Angka ini naik 5,28 poin dibandingkan bulan sebelumnya, menandakan tingginya mobilitas wisatawan di penghujung tahun.
Kenaikan tersebut terjadi merata di berbagai jenis hotel. Hotel berbintang mencatat tingkat hunian 69,64 persen, sementara hotel non-bintang berada di angka 43,99 persen.
Pertumbuhan ini memperlihatkan bahwa minat wisatawan untuk berkunjung ke Bandung tetap tinggi, baik untuk liburan keluarga maupun perjalanan singkat. Wali Kota Bandung, Muhammad Farhan, menyambut baik capaian tersebut.

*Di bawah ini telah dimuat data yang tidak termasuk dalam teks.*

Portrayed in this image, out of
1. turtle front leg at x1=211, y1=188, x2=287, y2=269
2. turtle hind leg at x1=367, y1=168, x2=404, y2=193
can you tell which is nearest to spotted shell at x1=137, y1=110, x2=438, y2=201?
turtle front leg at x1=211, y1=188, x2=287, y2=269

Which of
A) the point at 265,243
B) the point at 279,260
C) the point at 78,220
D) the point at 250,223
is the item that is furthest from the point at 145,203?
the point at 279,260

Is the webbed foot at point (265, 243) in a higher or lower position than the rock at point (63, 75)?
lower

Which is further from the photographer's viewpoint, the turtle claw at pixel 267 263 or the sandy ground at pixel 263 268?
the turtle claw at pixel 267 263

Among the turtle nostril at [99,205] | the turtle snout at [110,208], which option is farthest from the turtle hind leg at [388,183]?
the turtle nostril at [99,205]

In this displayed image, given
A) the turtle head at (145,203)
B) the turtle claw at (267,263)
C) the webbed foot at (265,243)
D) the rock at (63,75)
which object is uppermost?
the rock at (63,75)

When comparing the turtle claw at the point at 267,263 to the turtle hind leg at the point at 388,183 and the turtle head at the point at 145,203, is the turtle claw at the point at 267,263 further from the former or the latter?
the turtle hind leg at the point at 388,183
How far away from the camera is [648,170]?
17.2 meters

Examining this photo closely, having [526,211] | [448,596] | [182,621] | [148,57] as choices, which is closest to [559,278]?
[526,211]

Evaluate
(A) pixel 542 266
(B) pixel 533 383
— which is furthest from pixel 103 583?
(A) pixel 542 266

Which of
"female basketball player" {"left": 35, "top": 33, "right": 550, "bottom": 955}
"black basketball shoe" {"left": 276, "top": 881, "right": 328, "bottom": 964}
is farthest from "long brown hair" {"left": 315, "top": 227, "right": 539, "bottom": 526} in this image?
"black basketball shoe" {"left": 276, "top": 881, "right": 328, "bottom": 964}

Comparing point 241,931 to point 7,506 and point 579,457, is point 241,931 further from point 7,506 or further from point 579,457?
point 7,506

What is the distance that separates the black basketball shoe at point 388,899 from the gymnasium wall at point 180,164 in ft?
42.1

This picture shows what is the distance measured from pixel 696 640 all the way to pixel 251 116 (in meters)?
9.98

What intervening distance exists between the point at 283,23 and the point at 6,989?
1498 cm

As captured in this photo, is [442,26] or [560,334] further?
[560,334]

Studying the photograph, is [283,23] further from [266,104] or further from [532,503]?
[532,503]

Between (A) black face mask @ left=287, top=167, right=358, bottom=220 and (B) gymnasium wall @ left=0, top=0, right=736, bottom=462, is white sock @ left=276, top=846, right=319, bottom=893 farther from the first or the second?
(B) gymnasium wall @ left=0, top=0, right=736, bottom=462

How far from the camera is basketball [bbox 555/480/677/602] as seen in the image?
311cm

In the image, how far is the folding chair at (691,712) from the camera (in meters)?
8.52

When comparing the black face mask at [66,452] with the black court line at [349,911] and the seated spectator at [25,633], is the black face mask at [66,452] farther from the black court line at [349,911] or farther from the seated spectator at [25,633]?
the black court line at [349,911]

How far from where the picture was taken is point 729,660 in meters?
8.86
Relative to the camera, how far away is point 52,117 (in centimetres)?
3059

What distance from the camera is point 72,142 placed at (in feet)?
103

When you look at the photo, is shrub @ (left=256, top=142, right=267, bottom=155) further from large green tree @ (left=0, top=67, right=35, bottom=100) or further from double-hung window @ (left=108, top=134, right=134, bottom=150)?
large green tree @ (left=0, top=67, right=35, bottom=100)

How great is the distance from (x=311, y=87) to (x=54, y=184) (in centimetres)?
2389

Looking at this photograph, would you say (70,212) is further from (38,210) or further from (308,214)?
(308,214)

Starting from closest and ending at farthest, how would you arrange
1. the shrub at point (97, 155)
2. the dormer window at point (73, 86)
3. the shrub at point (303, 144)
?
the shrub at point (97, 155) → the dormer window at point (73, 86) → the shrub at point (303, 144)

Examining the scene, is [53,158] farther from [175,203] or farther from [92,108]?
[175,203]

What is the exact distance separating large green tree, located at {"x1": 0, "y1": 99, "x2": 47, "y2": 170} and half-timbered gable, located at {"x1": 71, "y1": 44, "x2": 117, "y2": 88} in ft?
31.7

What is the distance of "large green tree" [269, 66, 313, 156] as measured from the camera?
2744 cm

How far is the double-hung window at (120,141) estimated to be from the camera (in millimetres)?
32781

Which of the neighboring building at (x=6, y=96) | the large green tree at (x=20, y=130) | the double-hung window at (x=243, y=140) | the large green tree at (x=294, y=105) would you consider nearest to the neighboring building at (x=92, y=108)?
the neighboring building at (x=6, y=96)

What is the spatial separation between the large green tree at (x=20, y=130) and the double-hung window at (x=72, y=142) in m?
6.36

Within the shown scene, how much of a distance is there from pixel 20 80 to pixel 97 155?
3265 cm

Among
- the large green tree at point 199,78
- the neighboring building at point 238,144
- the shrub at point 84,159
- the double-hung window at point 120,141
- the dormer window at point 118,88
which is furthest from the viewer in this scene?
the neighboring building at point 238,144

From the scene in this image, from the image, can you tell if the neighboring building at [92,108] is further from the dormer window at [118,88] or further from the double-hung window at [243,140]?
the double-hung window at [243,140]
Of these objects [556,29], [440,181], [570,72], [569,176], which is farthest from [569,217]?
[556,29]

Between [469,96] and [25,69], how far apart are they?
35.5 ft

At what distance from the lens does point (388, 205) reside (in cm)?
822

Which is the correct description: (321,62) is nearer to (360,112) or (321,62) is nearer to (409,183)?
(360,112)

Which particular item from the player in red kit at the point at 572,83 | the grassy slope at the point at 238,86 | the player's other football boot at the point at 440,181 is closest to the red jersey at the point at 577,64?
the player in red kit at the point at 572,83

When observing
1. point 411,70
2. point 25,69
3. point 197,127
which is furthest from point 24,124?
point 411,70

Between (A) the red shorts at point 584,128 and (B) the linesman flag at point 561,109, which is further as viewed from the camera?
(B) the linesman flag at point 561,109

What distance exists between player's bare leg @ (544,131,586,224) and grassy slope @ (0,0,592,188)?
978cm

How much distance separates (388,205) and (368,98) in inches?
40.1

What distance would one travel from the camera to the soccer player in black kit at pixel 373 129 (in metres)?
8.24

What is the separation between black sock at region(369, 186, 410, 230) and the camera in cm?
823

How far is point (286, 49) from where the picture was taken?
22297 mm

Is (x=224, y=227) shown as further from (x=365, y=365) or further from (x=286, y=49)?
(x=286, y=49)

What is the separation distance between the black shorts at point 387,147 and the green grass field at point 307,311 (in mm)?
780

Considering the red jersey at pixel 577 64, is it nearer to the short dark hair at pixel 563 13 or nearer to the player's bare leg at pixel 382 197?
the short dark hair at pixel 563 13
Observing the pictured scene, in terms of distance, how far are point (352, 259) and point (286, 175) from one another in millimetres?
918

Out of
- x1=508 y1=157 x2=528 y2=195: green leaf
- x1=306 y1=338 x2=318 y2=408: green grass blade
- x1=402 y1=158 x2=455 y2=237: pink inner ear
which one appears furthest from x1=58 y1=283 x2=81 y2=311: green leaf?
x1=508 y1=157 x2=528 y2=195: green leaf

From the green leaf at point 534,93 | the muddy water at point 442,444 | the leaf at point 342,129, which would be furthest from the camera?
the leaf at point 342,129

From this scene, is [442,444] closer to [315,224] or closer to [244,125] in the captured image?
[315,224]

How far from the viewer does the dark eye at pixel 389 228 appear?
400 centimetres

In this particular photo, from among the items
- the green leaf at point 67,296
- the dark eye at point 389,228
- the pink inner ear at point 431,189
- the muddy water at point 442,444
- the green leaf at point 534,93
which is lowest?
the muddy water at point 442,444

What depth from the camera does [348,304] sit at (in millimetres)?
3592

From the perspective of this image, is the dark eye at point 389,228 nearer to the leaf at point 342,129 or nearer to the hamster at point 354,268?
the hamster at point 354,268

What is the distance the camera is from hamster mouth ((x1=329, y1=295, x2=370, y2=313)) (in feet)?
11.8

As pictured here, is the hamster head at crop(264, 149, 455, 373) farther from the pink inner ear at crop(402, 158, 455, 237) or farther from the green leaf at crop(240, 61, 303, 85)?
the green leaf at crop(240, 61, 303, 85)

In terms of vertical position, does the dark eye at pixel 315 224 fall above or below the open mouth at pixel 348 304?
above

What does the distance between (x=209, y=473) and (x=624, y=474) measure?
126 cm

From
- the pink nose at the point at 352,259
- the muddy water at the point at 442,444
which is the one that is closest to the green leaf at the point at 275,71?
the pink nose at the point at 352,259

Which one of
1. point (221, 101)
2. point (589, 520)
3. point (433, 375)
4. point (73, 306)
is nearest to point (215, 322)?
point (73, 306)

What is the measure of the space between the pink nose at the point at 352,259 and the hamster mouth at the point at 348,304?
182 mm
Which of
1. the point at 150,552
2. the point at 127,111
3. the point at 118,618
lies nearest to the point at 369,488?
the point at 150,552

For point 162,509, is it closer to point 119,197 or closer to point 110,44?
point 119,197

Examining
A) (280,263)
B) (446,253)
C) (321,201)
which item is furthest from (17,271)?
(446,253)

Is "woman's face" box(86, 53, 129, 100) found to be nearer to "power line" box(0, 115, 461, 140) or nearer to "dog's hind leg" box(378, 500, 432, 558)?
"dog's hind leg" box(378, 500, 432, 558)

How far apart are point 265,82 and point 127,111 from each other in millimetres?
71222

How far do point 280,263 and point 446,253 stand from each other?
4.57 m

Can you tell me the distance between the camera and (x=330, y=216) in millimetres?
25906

“Data BPS menunjukkan bahwa okupansi hotel di Bandung terus meningkat. Ini bukan hanya angka, tetapi gambaran nyata bahwa Bandung tetap menjadi destinasi favorit dan aktivitas ekonomi kota terus bergerak,” ujarnya pada Selasa, 3 Februari 2026.
Selain hotel yang semakin ramai, jumlah perjalanan wisatawan nusantara (wisnus) ke Bandung sepanjang 2025 juga melonjak. BPS mencatat total perjalanan wisnus naik 23,18 persen, dari 19,69 juta perjalanan pada 2024 menjadi 24,25 juta perjalanan pada 2025.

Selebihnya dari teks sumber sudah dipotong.